Required work: Everything from the line that contains "Is the point at 207,108" through the final line of the records should be written out exactly, and nothing outside that span.

* BEGIN *

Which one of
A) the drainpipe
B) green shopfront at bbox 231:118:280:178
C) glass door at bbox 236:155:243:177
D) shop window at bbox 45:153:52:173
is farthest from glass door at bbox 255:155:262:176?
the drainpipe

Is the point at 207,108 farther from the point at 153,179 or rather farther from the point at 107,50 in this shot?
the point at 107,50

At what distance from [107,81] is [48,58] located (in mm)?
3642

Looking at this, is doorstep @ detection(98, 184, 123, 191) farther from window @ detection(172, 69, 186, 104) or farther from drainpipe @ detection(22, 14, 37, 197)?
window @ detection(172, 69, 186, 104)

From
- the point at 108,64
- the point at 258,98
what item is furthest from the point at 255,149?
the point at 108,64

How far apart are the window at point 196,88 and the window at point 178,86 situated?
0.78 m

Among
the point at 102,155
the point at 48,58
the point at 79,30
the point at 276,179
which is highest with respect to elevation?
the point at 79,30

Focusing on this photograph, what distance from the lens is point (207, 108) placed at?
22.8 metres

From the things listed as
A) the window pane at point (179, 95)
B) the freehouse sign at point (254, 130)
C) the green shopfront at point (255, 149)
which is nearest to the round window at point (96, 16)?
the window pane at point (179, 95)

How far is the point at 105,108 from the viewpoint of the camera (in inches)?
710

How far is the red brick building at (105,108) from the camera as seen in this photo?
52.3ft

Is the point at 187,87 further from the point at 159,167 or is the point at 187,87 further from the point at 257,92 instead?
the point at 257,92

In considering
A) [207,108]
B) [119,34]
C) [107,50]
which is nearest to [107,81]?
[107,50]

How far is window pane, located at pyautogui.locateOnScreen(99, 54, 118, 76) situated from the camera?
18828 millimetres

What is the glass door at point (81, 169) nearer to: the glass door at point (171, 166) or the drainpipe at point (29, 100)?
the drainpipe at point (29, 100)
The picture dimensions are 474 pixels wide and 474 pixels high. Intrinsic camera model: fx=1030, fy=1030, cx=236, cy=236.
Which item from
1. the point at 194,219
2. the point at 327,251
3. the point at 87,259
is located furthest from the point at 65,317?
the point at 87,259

* END *

Solution below:
Is the point at 207,108 farther from the point at 153,179 or rather farther from the point at 107,50 in this shot?
the point at 107,50

At what distance from [107,81] is [48,58] located (in mm)?
3642

Looking at this, is doorstep @ detection(98, 184, 123, 191) farther from window @ detection(172, 69, 186, 104) or farther from drainpipe @ detection(22, 14, 37, 197)?
window @ detection(172, 69, 186, 104)

From
- the point at 108,64
- the point at 258,98
what item is furthest from the point at 255,149?
the point at 108,64

How far apart are the window at point 196,88 and the window at point 178,86 situated?
0.78 m

Among
the point at 102,155
the point at 48,58
the point at 79,30
the point at 276,179
which is highest with respect to elevation?
the point at 79,30

Focusing on this photograph, what distance from the lens is point (207, 108) placed at?
22.8 metres

From the things listed as
A) the window pane at point (179, 95)
B) the freehouse sign at point (254, 130)
C) the green shopfront at point (255, 149)
which is nearest to the round window at point (96, 16)?
the window pane at point (179, 95)

How far is the point at 105,108 from the viewpoint of the camera (in inches)?
710

How far is the red brick building at (105,108) from the camera as seen in this photo?
52.3ft

Is the point at 187,87 further from the point at 159,167 or is the point at 187,87 further from the point at 257,92 instead?
the point at 257,92

In considering
A) [207,108]
B) [119,34]
C) [107,50]
which is nearest to [107,81]?
[107,50]

How far is window pane, located at pyautogui.locateOnScreen(99, 54, 118, 76) situated from the camera?
18828 millimetres

What is the glass door at point (81, 169) nearer to: the glass door at point (171, 166) or the drainpipe at point (29, 100)?
the drainpipe at point (29, 100)
The picture dimensions are 474 pixels wide and 474 pixels high. Intrinsic camera model: fx=1030, fy=1030, cx=236, cy=236.
Which item from
1. the point at 194,219
2. the point at 327,251
3. the point at 87,259
is located furthest from the point at 65,317?
the point at 87,259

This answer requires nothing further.